Please don’t take this personally or thoroughly to heart,
But
I hate you.

And I would rather not play the blame game
or point fingers at who tore whom apart.

I just miss you an irritating amount
that I’m sure will be alleviated as time inflates.

I constantly make these illogical attempts
to locate you in my memory and press erase,
But every time I try,
a new connection is formed and takes its place,
Resurfacing your face,
An obnoxious amount that leaves me in my present state.

I entertain the thought that maybe I’m doomed,
and you were the one that got away.
But I also acknowledge that billions of people
are on the planet,
and someone out there could be just as great.

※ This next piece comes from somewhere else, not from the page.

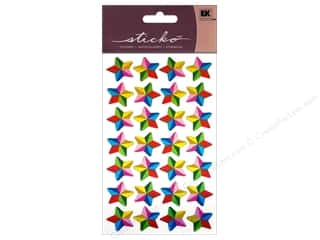 EK Sticko Stickers Colorful Stars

Part of me doesn’t want to invest the time
because I was satisfied with how we played.
So maybe in the end,
we were meant to be delayed.

But you tell me.
I lost touch with who you are.
I wasn’t totally as honest as I could have been
or as I was in the start.

I mean…
You weren’t either,

But it’s nothing we can’t restart
Because at this point,
I may be willing to forgive any hurt in my heart.

I search and wait,
hopefully for a subtle sign
or a light bulb of some sort
that could tell me we would be just fine.

I guess I’m being silly.
I must be completely out of my mind
because realistically speaking,
I can’t count how many times
I’ve attempted to reconnect for the sake of our minds,

or maybe
just mine.

I can take the hint,
But I struggle to solve the rhyme
because no one told me
when you fell in love,
you would be eventually forced to climb.